One issue I have is that our current mailserver is running the older RHEL5 system. It’s up-to-date with patches, so I’m not worried about the security of the system. But I wasn’t sure that the version of openssl would even work with systems having the newer version of openssl.

I played around with an RHEL7 system, thinking that this version should have everything set by default. However, this was not the case. I got the same error when trying to send mail through a server running RHEL7. In looking at the logs, I saw these lines:

Jun 16 10:51:04 new sendmail[3301]: STARTTLS=client, error: connect failed=-1, reason=dh key too small, SSL_error=1, errno=0, retry=-1
Jun 16 10:51:04 new sendmail[3301]: ruleset=tls_server, arg1=SOFTWARE, relay=mailserver.example.com, reject=403 4.7.0 TLS handshake failed.
Jun 16 10:51:04 new sendmail[3301]: t5GFoxp8003299: to=<[email protected]>, delay=00:00:05, xdelay=00:00:05, mailer=esmtp, pri=120325, relay=example.com. [192.168.1.101], dsn=4.0.0, stat=Deferred: 403 4.7.0 TLS handshake failed.

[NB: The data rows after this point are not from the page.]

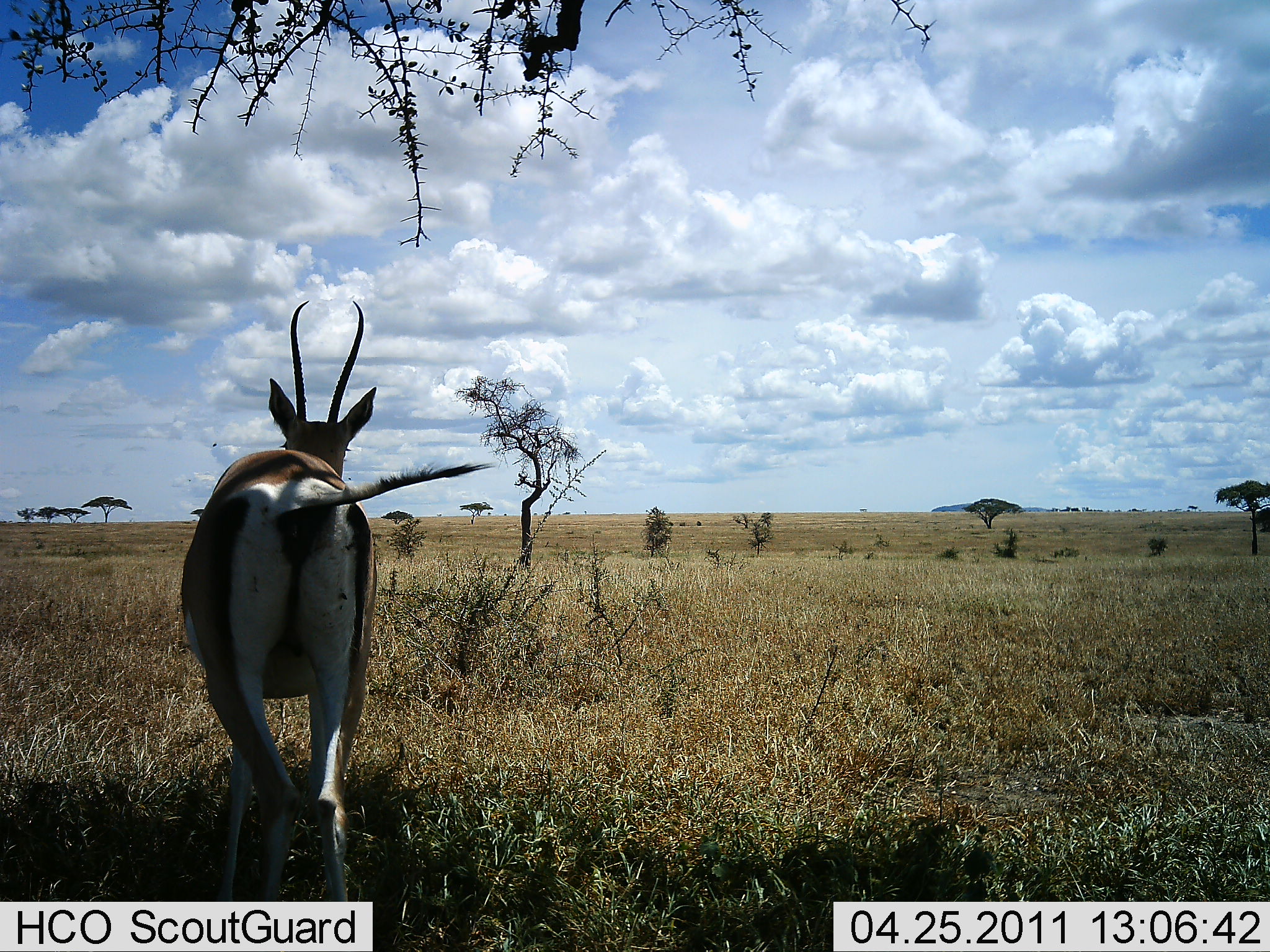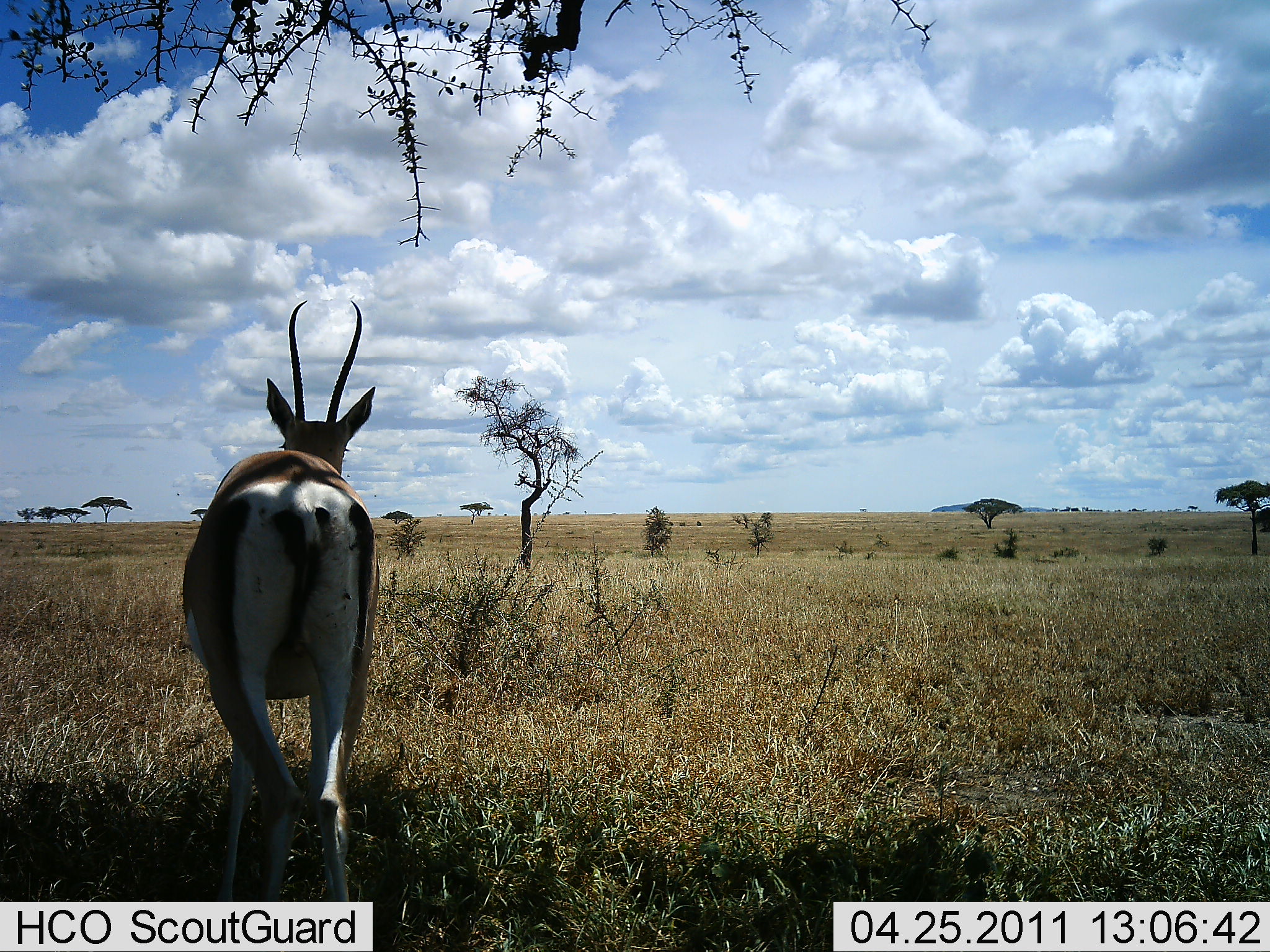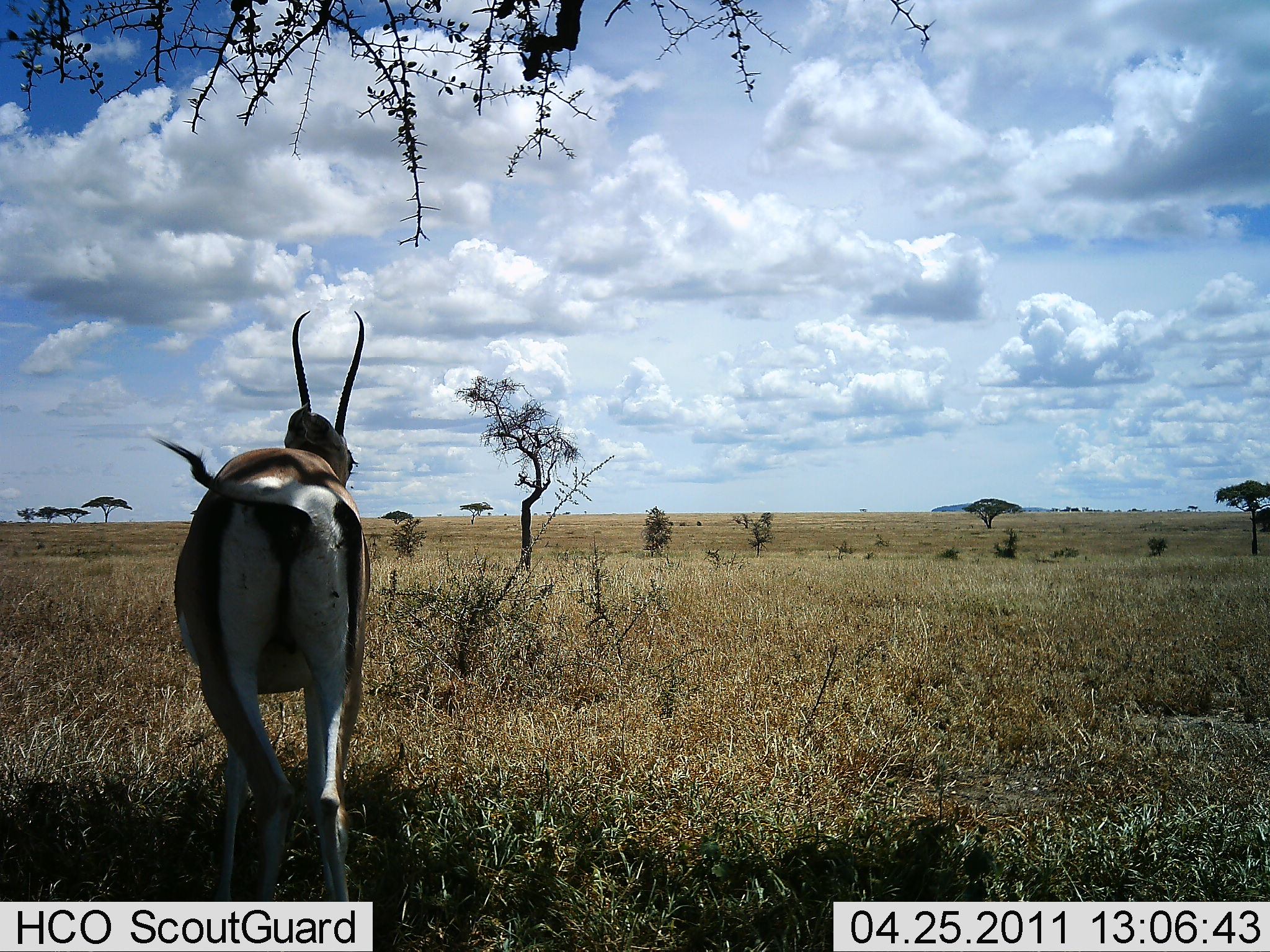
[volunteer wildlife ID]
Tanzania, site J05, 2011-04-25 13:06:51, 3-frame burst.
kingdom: Animalia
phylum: Chordata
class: Mammalia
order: Artiodactyla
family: Bovidae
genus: Nanger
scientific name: Nanger granti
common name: grant's gazelle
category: gazellegrants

The “reason=dh key too small” confirmed that I needed to increase the key size. Having no idea how to do this, I googled around a bit and found the fix.

[~]# cd /etc/pki/tls/certs
[certs]# openssl dhparam -out dh_params.pem 2048
(This command takes a few minutes to run.)

Now I just need to tell sendmail to use those Diffie-Hellman options. I added the following to my /etc/mail/sendmail.mc file.

dnl # Use DH parameters with 2048 bit key
define(`confDH_PARAMETERS',`/etc/pki/tls/certs/dh_params.pem')

Then ran:

[mail]# make -C /etc/mail
make: Entering directory `/etc/mail'
make: Leaving directory `/etc/mail'
[mail]# /etc/rc.d/init.d/sendmail restart
Shutting down sm-client:                                   [  OK  ]
Shutting down sendmail:                                    [  OK  ]
Starting sendmail:                                         [  OK  ]
Starting sm-client:                                        [  OK  ]

Now, using alpine to remotely read mail worked again. And I could stay up-to-date with openssl.